Document Type : Review Article

Authors

1 Assistant Professor of Anesthesia & Intensive Care Faculty of Medicine - Benha University

2 Department of anesthesia & intensive care, Faculty of Medicine, Benha University

3 Department of Critical Care Medicine, Faculty of Medicine, Benha University

Abstract

Background: Acute respiratory failure is potentially life threatening. It does not require immediate intubation and the likelihood of a positive result hinges on the doctor's capacity to promptly identify the syndrome and implement suitable actions to aid and recover respiratory system function. Objectives: The research aimed to contrast the use of high-flow nasal cannula and non-invasive mechanical ventilation in treating patients experiencing acute respiratory failure.
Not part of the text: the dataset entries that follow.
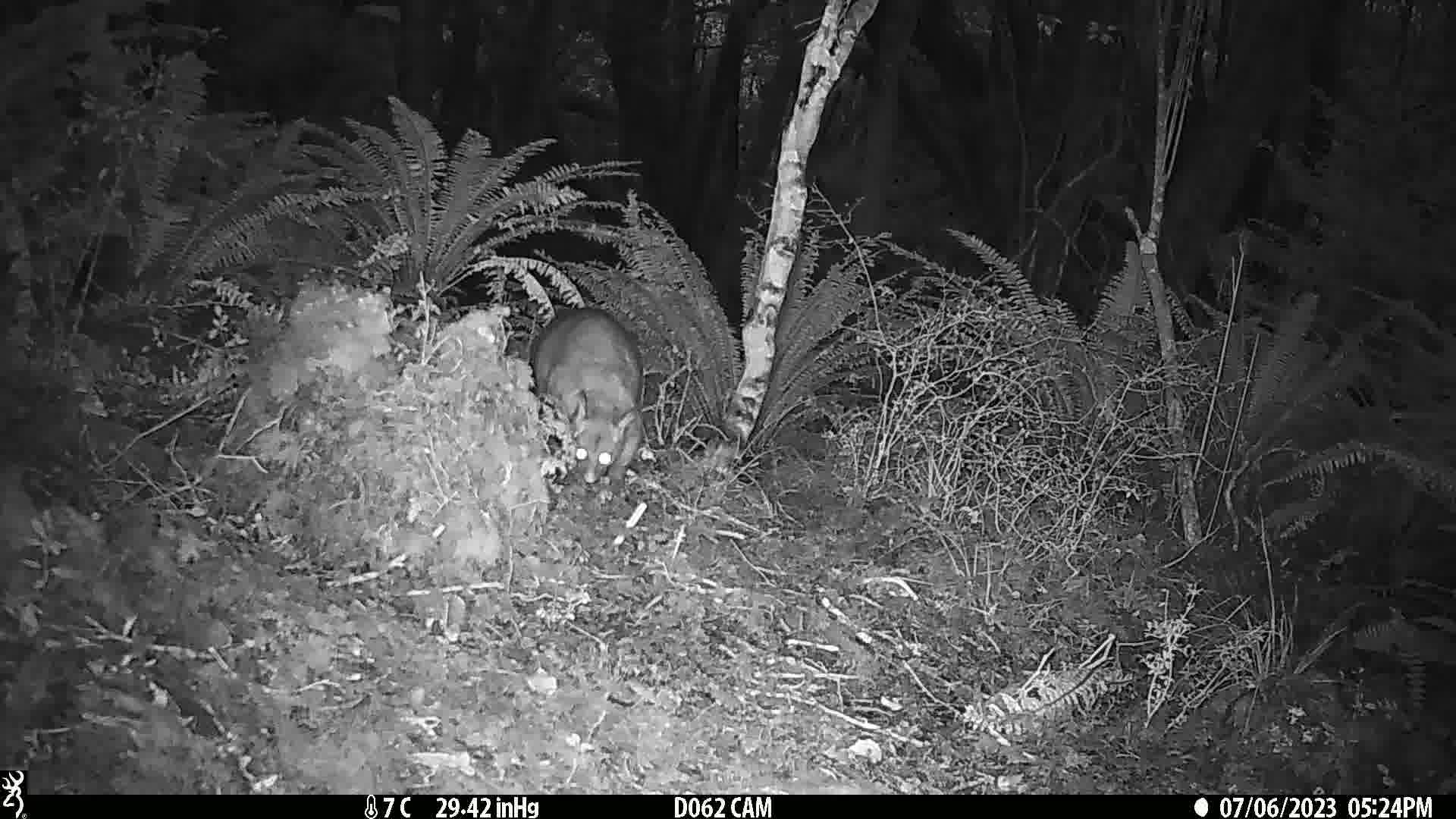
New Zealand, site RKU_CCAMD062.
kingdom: Animalia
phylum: Chordata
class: Mammalia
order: Diprotodontia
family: Phalangeridae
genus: Trichosurus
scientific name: Trichosurus vulpecula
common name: common brushtail possum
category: possum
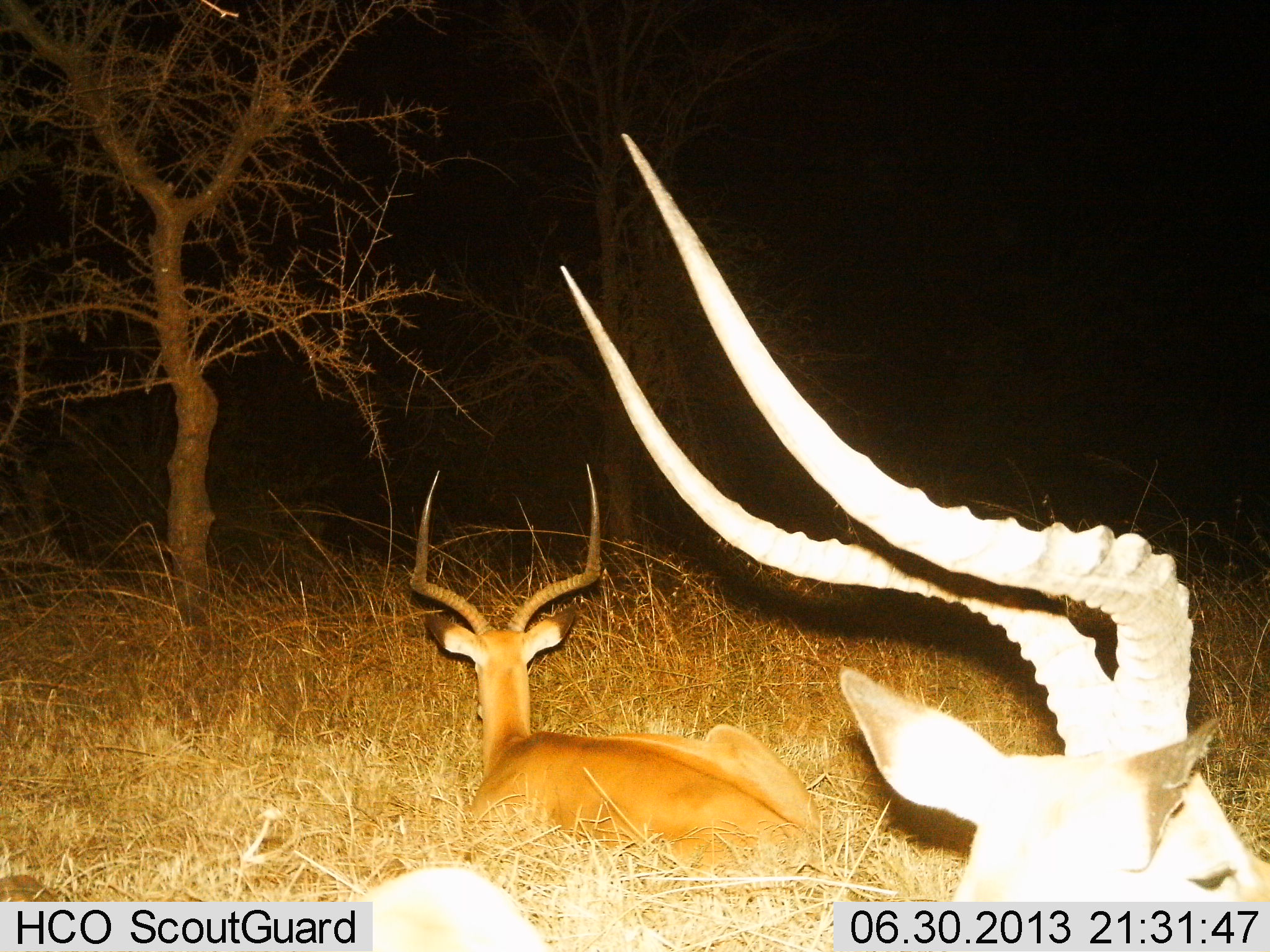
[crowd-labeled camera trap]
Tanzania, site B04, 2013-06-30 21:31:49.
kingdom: Animalia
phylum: Chordata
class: Mammalia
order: Artiodactyla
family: Bovidae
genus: Aepyceros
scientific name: Aepyceros melampus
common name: impala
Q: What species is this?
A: Impala (Aepyceros melampus).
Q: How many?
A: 2.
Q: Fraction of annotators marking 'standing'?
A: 4%.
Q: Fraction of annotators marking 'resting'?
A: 92%.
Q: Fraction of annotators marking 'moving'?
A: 4%.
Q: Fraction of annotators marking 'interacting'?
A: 0%.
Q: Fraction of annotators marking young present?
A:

Study design: A meta-analysis study adhering to the PRISMA (Preferred Reporting Items for Systematic Reviews and Meta-Analysis) guidelines was conducted. Methods: Online databases (PubMed, Embase, Biomed, and the Cochrane Central Register of Controlled trials) were utilized to detect all published randomized studies that compare the impact of high-flow nasal cannula with non-invasive ventilation in patients dealing with acute respiratory failure. Results: Thirteen trials, encompassing a total of 1284 patients, were incorporated in the study. The risk of bias was minimal. The results revealed no substantial decrease in mortality. There was a significant reduction in length of hospital stay and a significant improvement in comfort score favouring the high flow nasal cannula group. However, there was no significant change in length of ICU stay, intubation rate, PaCO2, PaO2, PaO2/FiO2 ratio, SpO2, MAP and HR. Conclusion: This meta-analysis showed no significance of high flow nasal cannula over non-invasive mechanical ventilation in reducing mortality rates. However, high flow nasal cannula is associated with reduction of length of hospital stay and improvement of comfort score.